• **THE PROBLEM**: The whole of the data is to be reproduced exactly.

• **DATA FOR PROCESSING**:
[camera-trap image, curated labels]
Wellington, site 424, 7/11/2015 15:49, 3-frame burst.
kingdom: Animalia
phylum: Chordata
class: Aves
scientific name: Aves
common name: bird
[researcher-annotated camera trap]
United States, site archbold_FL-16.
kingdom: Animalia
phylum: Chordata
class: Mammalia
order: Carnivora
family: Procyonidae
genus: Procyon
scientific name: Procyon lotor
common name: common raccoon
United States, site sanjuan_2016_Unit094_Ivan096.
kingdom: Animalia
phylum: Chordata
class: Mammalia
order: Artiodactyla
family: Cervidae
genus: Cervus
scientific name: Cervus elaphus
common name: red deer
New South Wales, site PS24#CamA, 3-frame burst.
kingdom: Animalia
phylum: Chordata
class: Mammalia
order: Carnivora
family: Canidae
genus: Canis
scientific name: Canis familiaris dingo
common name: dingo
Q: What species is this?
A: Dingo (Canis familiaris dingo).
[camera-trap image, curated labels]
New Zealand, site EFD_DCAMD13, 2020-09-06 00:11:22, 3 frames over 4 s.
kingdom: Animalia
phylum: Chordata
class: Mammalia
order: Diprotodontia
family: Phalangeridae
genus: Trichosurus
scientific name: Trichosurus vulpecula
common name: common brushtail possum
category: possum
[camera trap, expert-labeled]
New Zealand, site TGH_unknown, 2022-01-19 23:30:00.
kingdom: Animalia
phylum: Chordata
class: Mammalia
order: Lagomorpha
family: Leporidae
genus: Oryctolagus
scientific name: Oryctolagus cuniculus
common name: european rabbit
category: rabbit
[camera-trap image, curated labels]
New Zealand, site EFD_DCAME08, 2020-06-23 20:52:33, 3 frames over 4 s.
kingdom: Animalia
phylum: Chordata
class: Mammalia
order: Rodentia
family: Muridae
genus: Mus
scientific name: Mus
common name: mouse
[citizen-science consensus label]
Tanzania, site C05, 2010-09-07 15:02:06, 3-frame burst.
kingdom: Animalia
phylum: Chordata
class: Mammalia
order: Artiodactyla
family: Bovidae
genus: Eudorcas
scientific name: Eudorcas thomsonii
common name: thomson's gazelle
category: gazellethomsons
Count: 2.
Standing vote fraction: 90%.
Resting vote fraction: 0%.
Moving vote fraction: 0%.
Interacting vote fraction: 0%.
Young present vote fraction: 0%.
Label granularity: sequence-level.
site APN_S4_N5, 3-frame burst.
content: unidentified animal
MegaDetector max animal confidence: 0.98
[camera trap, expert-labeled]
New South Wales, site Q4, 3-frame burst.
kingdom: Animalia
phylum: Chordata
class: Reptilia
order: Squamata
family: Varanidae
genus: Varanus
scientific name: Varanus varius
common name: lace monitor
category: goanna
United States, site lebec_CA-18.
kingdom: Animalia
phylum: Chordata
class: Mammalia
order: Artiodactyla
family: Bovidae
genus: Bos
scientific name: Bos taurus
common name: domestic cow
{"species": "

• **RESULT OF THIS TASK**:
[camera-trap image, curated labels]
Wellington, site 424, 7/11/2015 15:49, 3-frame burst.
kingdom: Animalia
phylum: Chordata
class: Aves
scientific name: Aves
common name: bird
[researcher-annotated camera trap]
United States, site archbold_FL-16.
kingdom: Animalia
phylum: Chordata
class: Mammalia
order: Carnivora
family: Procyonidae
genus: Procyon
scientific name: Procyon lotor
common name: common raccoon
United States, site sanjuan_2016_Unit094_Ivan096.
kingdom: Animalia
phylum: Chordata
class: Mammalia
order: Artiodactyla
family: Cervidae
genus: Cervus
scientific name: Cervus elaphus
common name: red deer
New South Wales, site PS24#CamA, 3-frame burst.
kingdom: Animalia
phylum: Chordata
class: Mammalia
order: Carnivora
family: Canidae
genus: Canis
scientific name: Canis familiaris dingo
common name: dingo
Q: What species is this?
A: Dingo (Canis familiaris dingo).
[camera-trap image, curated labels]
New Zealand, site EFD_DCAMD13, 2020-09-06 00:11:22, 3 frames over 4 s.
kingdom: Animalia
phylum: Chordata
class: Mammalia
order: Diprotodontia
family: Phalangeridae
genus: Trichosurus
scientific name: Trichosurus vulpecula
common name: common brushtail possum
category: possum
[camera trap, expert-labeled]
New Zealand, site TGH_unknown, 2022-01-19 23:30:00.
kingdom: Animalia
phylum: Chordata
class: Mammalia
order: Lagomorpha
family: Leporidae
genus: Oryctolagus
scientific name: Oryctolagus cuniculus
common name: european rabbit
category: rabbit
[camera-trap image, curated labels]
New Zealand, site EFD_DCAME08, 2020-06-23 20:52:33, 3 frames over 4 s.
kingdom: Animalia
phylum: Chordata
class: Mammalia
order: Rodentia
family: Muridae
genus: Mus
scientific name: Mus
common name: mouse
[citizen-science consensus label]
Tanzania, site C05, 2010-09-07 15:02:06, 3-frame burst.
kingdom: Animalia
phylum: Chordata
class: Mammalia
order: Artiodactyla
family: Bovidae
genus: Eudorcas
scientific name: Eudorcas thomsonii
common name: thomson's gazelle
category: gazellethomsons
Count: 2.
Standing vote fraction: 90%.
Resting vote fraction: 0%.
Moving vote fraction: 0%.
Interacting vote fraction: 0%.
Young present vote fraction: 0%.
Label granularity: sequence-level.
site APN_S4_N5, 3-frame burst.
content: unidentified animal
MegaDetector max animal confidence: 0.98
[camera trap, expert-labeled]
New South Wales, site Q4, 3-frame burst.
kingdom: Animalia
phylum: Chordata
class: Reptilia
order: Squamata
family: Varanidae
genus: Varanus
scientific name: Varanus varius
common name: lace monitor
category: goanna
United States, site lebec_CA-18.
kingdom: Animalia
phylum: Chordata
class: Mammalia
order: Artiodactyla
family: Bovidae
genus: Bos
scientific name: Bos taurus
common name: domestic cow
{"species": "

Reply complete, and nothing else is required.